▶ DATA FOR THIS TASK:
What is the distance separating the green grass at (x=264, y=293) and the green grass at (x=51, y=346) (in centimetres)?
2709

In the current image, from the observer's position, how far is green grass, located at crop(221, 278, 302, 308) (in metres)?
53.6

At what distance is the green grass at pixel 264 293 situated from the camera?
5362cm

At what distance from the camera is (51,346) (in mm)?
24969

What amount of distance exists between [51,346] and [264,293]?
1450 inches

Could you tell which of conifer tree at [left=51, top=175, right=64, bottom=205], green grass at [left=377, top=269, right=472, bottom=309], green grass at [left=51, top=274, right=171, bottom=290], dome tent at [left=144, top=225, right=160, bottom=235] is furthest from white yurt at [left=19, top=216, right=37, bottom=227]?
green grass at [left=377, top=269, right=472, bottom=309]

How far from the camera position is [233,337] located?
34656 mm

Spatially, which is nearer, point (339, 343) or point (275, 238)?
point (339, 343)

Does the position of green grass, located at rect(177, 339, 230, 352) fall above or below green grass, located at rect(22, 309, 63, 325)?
* * *
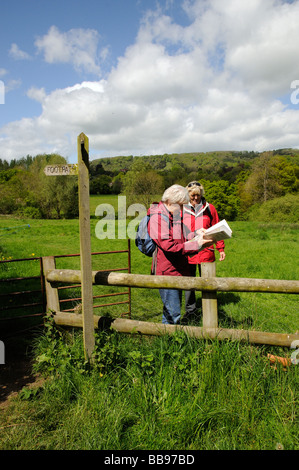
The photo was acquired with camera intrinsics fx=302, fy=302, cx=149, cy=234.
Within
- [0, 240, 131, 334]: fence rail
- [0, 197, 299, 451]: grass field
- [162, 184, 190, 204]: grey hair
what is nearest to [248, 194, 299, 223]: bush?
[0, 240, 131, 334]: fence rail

▶ WORK TO COMPLETE:
How many lines of the material above contain the string "bottom"? Reply with the number alone.

▶ WRITTEN RESPONSE:
2